GitHub Integration
The GitHub integration lets Tinkr read your source code during investigations and open pull requests when a fix is approved. It is required for the fix and approve REPL commands and the rca command's code context feature.
What it enables
| Feature | Without GitHub | With GitHub |
|---|---|---|
tinkr investigate → explain | ✓ log-based only | ✓ log + code context |
tinkr investigate → fix | ✗ unavailable | ✓ patch with diff |
tinkr investigate → approve | ✗ unavailable | ✓ PR opened |
tinkr rca | ✓ log + metrics + traces | ✓ + code context from highest-severity anomaly |
tinkr deploy list/correlate | ✗ unavailable | ✓ commit history |
Setup
1. Create a fine-grained personal access token
Go to GitHub → Settings → Developer settings → Personal access tokens → Fine-grained tokens → Generate new token.
Select the repository (or repositories) Tinkr should access and grant:
| Permission | Level |
|---|---|
| Contents | Read |
| Commits | Read |
| Pull requests | Write |
| Metadata | Read (auto-granted) |
Copy the generated token (github_pat_...).
2. Add to server config
tinkr-server init asks for this in Step 3. For manual setup:
GITHUB_TOKEN=github_pat_xxxxxxxxxxxxxxxx
[github]
token = "env:GITHUB_TOKEN"
default_repo = "acme/monorepo"
3. Per-service repos (optional)
If different services live in different repos, configure them per service inside their profile:
[profiles.aws-prod.services.payments-api]
repo = "acme/payments"
resource_type = "ecs"
[profiles.aws-prod.services.auth-service]
repo = "acme/auth"
resource_type = "lambda"
When a service has no repo configured, Tinkr falls back to [github].default_repo.

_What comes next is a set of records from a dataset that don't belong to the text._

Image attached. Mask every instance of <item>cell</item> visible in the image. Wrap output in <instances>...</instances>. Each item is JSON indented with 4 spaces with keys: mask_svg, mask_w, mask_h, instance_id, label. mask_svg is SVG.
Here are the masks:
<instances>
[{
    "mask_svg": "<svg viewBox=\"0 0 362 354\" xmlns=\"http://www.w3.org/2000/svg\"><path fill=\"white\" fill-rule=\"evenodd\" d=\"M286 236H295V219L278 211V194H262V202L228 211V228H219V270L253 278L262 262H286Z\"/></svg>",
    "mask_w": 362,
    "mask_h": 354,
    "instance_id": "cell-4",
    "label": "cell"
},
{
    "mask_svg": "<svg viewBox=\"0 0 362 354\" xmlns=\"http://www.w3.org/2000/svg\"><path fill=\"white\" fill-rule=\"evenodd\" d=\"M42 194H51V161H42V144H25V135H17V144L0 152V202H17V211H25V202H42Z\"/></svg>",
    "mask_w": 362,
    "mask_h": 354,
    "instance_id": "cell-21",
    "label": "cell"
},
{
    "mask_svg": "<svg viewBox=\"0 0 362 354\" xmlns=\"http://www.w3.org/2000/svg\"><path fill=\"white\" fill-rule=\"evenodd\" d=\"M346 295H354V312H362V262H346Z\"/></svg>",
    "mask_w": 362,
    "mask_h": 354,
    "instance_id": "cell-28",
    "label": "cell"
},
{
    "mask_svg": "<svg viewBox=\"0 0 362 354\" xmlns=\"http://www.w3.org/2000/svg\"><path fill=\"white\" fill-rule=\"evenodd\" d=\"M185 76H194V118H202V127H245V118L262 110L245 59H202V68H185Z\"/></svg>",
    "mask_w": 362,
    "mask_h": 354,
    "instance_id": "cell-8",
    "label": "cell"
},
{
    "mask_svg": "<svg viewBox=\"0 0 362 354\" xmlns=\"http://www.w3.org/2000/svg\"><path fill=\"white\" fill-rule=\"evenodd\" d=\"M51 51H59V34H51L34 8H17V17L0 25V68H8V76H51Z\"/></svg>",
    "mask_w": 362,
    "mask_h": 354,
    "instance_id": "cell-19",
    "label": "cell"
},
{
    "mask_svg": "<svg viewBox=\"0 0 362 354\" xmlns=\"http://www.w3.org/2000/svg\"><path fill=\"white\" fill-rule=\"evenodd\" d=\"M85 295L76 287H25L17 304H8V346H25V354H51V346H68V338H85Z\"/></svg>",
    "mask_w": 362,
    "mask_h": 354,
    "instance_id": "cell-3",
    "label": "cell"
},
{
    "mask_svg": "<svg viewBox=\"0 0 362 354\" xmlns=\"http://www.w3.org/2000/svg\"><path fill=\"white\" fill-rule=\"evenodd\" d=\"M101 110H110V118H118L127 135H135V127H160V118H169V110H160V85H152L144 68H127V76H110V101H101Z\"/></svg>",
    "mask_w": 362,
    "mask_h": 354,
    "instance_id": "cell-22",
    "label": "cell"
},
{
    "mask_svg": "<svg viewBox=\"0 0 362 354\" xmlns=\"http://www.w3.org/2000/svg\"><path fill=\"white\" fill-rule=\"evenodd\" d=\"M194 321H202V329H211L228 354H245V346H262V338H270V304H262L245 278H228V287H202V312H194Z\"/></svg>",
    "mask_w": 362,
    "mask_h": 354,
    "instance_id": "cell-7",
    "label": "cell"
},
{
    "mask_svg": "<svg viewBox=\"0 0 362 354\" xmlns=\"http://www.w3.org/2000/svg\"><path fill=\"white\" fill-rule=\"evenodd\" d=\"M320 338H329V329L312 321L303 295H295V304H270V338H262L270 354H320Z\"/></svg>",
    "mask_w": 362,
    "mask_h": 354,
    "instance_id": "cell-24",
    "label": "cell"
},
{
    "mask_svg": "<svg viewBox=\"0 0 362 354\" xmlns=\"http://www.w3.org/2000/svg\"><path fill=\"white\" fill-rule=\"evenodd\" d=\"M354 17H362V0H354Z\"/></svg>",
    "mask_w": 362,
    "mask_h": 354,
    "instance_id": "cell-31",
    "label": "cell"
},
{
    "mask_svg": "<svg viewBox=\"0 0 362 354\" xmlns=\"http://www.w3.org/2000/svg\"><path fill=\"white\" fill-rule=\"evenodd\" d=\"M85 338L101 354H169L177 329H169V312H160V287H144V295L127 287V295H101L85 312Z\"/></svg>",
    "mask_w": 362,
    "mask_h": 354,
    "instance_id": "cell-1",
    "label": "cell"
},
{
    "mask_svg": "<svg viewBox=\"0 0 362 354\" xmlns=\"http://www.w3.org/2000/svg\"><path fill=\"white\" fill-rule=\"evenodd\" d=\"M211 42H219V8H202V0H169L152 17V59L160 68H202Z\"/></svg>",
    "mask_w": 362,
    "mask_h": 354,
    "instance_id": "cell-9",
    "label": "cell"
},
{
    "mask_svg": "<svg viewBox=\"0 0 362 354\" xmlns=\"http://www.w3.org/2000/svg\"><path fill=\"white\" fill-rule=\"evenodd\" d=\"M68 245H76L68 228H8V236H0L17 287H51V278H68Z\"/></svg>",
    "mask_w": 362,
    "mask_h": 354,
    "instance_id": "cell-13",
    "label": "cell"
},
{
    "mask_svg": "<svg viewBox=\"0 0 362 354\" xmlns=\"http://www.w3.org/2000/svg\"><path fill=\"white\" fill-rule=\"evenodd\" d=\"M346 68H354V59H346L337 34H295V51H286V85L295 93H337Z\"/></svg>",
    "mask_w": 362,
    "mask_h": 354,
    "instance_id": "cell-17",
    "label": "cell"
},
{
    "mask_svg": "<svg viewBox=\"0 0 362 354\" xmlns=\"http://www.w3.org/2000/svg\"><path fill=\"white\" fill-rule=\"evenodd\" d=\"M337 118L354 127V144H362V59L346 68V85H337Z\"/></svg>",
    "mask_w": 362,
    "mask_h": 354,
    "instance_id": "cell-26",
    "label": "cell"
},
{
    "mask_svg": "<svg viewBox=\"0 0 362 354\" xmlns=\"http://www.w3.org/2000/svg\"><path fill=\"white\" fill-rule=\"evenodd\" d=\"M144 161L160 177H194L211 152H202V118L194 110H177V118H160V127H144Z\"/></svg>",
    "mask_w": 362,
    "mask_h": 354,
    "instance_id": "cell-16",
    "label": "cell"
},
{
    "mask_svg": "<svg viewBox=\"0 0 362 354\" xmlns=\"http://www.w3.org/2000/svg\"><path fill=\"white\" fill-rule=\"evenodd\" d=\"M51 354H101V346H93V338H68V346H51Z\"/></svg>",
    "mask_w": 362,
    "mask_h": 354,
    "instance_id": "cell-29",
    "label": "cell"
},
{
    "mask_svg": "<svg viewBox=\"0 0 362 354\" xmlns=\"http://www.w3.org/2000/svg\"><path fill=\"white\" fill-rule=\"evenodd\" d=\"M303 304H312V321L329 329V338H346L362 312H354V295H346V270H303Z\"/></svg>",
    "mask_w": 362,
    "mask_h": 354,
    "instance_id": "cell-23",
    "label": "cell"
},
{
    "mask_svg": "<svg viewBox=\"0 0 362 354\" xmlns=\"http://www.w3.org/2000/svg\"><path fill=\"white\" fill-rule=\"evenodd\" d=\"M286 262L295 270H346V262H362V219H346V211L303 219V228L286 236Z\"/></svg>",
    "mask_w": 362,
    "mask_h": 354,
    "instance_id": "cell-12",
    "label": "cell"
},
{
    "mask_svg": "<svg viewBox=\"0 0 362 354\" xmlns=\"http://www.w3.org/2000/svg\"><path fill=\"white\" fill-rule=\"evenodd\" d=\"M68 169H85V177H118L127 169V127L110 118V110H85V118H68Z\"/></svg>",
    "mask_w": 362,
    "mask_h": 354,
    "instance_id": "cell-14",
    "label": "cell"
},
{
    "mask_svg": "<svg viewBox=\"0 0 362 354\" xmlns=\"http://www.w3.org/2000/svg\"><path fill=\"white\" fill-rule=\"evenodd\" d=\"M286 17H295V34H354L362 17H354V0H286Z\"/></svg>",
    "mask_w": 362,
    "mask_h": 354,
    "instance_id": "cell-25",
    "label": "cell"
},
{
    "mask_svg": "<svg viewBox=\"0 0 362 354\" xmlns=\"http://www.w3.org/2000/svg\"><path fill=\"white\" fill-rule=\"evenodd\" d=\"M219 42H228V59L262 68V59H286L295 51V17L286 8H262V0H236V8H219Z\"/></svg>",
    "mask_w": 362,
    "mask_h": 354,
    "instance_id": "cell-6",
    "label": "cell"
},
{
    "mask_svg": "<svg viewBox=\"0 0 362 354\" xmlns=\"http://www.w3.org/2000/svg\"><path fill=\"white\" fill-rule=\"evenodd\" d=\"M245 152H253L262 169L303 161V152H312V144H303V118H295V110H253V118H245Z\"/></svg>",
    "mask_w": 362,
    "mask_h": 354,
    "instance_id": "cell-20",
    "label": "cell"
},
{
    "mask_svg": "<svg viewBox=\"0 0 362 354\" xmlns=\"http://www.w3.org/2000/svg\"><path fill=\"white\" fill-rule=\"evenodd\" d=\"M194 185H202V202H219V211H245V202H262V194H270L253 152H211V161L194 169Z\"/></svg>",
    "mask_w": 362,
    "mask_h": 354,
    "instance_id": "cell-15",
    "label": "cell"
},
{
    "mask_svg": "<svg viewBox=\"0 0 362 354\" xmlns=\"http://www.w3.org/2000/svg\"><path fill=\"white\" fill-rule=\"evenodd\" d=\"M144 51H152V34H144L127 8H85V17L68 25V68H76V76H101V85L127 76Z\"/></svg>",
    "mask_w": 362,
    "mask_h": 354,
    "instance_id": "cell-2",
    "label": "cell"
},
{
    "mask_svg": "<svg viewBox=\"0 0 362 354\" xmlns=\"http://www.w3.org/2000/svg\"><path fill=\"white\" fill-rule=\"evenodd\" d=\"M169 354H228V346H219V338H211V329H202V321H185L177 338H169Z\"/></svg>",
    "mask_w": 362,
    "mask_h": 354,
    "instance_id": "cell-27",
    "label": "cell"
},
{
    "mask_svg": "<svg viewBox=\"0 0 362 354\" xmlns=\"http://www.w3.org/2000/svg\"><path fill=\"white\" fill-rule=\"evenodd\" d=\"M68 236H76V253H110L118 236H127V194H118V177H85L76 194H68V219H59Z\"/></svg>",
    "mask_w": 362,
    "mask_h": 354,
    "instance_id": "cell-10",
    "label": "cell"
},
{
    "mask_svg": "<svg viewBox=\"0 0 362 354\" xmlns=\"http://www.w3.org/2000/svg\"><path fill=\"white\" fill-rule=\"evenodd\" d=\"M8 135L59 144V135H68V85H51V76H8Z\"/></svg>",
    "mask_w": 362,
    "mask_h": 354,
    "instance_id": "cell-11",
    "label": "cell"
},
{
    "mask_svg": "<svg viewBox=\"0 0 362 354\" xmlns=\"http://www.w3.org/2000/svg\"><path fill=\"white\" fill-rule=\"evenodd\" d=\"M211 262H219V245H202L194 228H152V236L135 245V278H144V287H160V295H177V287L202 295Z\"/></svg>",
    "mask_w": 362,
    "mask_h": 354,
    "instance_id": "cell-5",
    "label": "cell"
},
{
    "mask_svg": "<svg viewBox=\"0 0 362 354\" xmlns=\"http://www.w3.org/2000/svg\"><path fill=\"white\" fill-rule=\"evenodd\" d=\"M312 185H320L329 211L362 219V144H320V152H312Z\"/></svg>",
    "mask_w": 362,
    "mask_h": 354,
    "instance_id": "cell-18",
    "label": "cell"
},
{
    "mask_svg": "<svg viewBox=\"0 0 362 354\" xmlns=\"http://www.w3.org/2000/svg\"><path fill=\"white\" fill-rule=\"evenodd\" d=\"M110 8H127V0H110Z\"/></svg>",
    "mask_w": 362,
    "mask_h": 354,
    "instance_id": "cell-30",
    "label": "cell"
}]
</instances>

How code investigation works
During explain and fix, Tinkr:
- Classifies the error —
transient,logic_bug,config_error, ordependency_down - Extracts stack frame file paths from the log summary
- Fetches those files from GitHub at the default branch
- Includes ±30 lines of context around each relevant line
- For
logic_bug: also searches the repo for related patterns usinggithub_search_code
The LLM never receives more than the relevant code context — full files are never sent.
How auto-PRs work
When you type approve in the tinkr investigate REPL:
- Tinkr creates a branch named
tinkr/fix-{uuid}on the configured repo - Applies the proposed file changes (the exact
old_string → new_stringpatch) - Commits with the explanation as the commit message
- Opens a PR targeting the default branch
The approve action requires the oncall or sre-lead role in your API key config:
[auth]
api_keys = [
{ hash = "<sha256>", subject = "alice", roles = ["oncall"] }
]
Deploy correlation
tinkr deploy list and tinkr deploy correlate use the GitHub Commits API to list recent commits for a service path and cross-reference them with anomaly timestamps.
tinkr deploy list payments-api --since 7d
tinkr deploy correlate payments-api --since 7d
Commits with anomalies detected within 30 minutes are highlighted in red.
Bitbucket / GitLab
Native support is not yet built in. Workaround: mirror the relevant repos to GitHub and point default_repo there.